Ci voleva l'intrigo militare e il colore giallo che ha assunto la vicenda del “Faina”, la nave ucraina sequestrata dai pirati al largo delle coste somale la settimana scorsa, per smuovere la comunità internazionale e tentare di stroncare la banda di corsari che poco o nulla ha in comune con i personaggi tratteggiati da Robert Louis Stevenson.
Acque più sicure. Il
ministro della Difesa francese, Herve Morin, ha infatti annunciato,
in chiusura del meeting di Deauville con i colleghi dell'Unione, che
almeno 10 paesi membri entreranno a far parte della task force per
mettere all'angolo i pirati che finora hanno agito indisturbati e
portato a casa un bottino che si aggira intorno ai 30 milioni di
dollari. E stiamo parlando del bilancio del solo 2008. Da inizio
d'anno questi gruppi armati hanno infatti sequestrato più di
trenta imbarcazioni e, attualmente, tredici sono ancora nelle loro
mani, insieme a duecento membri di equipaggio.
La gallina dalle uova d'oro. Stavolta
nella rete dei pirati, che si muovono su imbarcazioni veloci
trasportate al largo da una nave madre, è caduta una gallina
dalle uova d'oro: se in media le richieste di riscatto variavano da
500mila ai 2 milioni di dollari, per liberare il “Faina” ce ne
vorranno 20 di milioni. A bordo della nave sequestrata c'è un
equipaggio composto da sedici ucraini, tre russi e un lettone. Sabato
scorso, il capitano Vladimir Kolobkov, di nazionalità russa, è
morto a seguito di infarto. Il
carico dell'imbarcazione battente bandiera ucraina è molto
prezioso e ha destato l'interesse di molte marine militari che si
aggirano nel Golfo di Aden. Se da subito era chiaro che si trattasse
di 33 carrarmati T-72 di fabbricazione russa, mitragliatrici e lancia
granate, voci da Mombasa e Nairobi parlano anche di armi non
convenzionali, di munizioni all'uranio impoverito.

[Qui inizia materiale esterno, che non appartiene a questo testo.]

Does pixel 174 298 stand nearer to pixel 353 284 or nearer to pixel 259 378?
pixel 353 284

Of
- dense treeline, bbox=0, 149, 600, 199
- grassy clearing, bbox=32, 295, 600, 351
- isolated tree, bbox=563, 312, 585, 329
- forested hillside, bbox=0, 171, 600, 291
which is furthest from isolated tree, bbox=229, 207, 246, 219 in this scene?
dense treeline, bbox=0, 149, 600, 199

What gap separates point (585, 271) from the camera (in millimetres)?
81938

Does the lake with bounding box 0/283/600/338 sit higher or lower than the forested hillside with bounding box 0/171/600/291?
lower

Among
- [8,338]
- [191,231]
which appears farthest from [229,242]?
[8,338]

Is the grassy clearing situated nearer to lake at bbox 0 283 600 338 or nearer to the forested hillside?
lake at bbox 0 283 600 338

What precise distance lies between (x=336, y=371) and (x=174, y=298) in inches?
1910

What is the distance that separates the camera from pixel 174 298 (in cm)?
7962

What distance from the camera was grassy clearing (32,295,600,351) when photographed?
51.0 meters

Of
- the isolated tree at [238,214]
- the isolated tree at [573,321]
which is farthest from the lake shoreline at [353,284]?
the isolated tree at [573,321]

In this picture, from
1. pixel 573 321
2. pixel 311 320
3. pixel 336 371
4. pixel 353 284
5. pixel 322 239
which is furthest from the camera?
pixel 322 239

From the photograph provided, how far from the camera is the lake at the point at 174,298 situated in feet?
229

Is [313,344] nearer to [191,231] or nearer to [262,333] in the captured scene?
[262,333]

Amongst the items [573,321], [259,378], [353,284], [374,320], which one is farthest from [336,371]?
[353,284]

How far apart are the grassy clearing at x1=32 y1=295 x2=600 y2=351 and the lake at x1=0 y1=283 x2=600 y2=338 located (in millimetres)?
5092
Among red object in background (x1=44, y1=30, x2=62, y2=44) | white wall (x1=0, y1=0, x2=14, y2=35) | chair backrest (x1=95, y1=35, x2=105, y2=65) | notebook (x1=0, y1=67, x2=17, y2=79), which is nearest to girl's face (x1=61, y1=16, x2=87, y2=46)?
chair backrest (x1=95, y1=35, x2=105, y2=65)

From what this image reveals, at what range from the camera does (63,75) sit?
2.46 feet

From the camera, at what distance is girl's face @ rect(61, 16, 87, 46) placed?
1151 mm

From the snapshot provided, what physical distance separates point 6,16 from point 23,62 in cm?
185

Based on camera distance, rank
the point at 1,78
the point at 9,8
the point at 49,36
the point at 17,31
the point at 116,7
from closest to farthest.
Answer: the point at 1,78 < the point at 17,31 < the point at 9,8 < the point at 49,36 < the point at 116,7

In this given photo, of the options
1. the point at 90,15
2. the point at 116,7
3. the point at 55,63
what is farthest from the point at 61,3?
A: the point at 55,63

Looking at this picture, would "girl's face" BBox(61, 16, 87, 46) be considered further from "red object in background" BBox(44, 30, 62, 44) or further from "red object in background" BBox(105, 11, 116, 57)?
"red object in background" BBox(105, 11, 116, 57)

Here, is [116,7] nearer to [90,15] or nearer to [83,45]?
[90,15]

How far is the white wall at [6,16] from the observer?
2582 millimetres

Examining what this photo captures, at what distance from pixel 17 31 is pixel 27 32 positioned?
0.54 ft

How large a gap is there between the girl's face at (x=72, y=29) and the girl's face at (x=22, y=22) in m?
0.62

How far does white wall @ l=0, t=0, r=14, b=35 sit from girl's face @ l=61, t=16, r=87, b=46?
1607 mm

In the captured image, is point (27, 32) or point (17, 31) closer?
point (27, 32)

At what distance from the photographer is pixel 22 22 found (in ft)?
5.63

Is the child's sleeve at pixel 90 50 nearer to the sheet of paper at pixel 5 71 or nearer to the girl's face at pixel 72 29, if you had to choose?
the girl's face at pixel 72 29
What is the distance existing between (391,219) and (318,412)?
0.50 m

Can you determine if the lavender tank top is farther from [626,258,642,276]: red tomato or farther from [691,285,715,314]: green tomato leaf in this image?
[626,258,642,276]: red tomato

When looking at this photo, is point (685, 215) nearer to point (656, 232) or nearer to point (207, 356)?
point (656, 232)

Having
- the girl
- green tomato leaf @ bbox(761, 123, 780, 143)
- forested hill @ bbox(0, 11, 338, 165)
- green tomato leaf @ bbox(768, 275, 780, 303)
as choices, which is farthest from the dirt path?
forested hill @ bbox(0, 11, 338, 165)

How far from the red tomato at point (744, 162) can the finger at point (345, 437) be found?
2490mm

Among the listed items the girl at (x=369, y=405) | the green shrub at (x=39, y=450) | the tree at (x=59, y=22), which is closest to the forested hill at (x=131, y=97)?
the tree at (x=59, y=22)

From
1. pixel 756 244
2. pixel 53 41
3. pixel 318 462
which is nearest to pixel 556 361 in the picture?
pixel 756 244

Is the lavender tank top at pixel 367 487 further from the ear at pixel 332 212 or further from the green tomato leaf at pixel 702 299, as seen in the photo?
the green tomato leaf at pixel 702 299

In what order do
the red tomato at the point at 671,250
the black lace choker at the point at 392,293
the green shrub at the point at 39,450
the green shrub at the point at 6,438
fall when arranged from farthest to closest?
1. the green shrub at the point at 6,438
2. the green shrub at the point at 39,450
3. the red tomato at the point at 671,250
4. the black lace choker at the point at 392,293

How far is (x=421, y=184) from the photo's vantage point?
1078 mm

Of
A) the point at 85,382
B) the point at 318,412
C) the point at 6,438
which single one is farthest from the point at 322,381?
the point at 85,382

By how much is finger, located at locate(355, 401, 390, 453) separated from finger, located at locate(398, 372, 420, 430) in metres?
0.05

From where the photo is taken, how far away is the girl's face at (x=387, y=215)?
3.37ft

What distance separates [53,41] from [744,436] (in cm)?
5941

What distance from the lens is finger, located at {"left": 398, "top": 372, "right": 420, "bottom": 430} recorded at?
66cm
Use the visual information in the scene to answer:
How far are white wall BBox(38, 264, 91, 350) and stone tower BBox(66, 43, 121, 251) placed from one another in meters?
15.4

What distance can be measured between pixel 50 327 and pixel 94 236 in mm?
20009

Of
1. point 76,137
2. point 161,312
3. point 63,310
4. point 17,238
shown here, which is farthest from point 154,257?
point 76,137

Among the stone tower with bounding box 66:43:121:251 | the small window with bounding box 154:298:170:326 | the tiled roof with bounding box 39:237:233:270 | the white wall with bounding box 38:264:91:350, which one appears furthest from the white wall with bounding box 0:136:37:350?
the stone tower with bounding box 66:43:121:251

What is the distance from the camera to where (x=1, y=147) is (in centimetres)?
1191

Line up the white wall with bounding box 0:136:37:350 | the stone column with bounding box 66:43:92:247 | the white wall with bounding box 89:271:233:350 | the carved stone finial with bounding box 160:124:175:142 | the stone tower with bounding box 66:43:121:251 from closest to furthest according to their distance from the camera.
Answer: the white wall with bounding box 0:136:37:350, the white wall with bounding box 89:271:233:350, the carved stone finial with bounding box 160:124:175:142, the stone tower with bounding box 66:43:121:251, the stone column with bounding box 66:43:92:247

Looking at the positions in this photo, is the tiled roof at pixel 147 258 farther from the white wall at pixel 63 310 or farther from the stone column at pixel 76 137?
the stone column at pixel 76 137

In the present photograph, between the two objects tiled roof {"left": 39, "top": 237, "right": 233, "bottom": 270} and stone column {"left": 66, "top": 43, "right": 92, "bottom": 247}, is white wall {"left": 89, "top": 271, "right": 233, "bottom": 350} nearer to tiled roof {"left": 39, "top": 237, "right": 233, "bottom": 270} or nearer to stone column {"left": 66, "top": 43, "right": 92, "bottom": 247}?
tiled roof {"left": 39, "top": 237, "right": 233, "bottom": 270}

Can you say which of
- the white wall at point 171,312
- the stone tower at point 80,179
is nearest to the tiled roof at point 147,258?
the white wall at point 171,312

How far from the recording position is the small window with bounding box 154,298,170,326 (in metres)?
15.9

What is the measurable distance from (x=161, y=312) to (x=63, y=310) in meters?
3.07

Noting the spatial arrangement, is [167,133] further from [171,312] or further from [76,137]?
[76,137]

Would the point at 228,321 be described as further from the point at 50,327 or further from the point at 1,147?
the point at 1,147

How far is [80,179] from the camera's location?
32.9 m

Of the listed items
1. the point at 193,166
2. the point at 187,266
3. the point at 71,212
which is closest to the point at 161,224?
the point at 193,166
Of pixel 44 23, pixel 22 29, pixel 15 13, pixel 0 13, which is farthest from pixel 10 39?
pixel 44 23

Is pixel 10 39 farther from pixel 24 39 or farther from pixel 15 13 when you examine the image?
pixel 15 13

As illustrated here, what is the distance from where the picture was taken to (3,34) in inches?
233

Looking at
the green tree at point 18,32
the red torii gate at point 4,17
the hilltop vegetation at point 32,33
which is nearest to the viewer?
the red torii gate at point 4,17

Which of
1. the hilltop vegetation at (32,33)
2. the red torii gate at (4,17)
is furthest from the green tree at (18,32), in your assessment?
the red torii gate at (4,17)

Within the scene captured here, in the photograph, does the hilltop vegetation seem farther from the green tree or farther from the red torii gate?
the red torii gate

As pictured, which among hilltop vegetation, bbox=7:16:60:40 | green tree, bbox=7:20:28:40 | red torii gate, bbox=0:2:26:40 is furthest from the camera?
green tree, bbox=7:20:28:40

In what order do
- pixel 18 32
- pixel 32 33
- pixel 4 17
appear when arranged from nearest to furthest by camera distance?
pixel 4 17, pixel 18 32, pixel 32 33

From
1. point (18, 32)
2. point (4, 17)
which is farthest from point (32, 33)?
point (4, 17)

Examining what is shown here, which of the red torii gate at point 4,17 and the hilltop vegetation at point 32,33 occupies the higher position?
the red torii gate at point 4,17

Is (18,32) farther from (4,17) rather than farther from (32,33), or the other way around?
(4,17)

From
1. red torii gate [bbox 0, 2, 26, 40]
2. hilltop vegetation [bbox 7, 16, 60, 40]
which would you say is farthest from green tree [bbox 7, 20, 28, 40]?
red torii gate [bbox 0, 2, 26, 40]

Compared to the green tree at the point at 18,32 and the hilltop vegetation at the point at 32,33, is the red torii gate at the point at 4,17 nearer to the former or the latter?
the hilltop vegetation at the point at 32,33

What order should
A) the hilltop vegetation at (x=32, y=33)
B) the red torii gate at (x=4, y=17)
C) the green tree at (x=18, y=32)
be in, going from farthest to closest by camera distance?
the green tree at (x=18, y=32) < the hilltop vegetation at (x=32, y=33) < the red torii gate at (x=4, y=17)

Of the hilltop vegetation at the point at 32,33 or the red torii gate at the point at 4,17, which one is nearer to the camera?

Il giallo internazionale. Le
navi della marina Usa tengono sotto stretta osservazione il “Faina”
e nello specchio d'acqua antistante Hobyo, città costiera a
nord di Mogadiscio, sta arrivando anche una fregata russa che ha
ricevuto il via libera dal governo di transizione somalo per usare la
forza. Stando
a quanto dichiarato dall'armatore del “Faina”, il carico sarebbe
destinato al Kenya, ma secondo il portavoce della Quinta Flotta della
marina Usa, tenente Nathan Christensen, le armi erano dirette al
Sudan, in Darfur per la precisione, dove vige l'embargo per le
transazioni di armi imposto con una risoluzione delle Nazioni Unite.
Informazione sostenuta anche da Andrew Mwangura, portavoce keniano
del Seafarers Assistance Programme (Programma di pattugliamento
navale per l'Africa orientale) che la polizia di Nairobi ha
provveduto immediatamente ad arrestare e che verosimilmente sarà
processato per dichiarazioni false, pericolose per la sicurezza
nazionale.
La maggior parte degli attacchi si verificano proprio nel Golfo di Aden, nelle acque tra Yemen Somalia del nord, una delle maggiori autostrade marine del mondo che conta un traffico di 20mila navi all'anno che vanno o vengono dallo Canale di Suez. Quello che normalmente sarebbe potuto essere un normale fatto di cronaca, avrà degli effetti negativi anche nel già tormentato quadro politico di Kiev. Dopo la lotta non troppo a distanza Yushchenko-Timoshenko, rispettivamente presidente e premier dell'Ucraina, il traffico d'armi illegali non aiuta un Paese in bilico tra Occidente e l'ombra del Cremlino.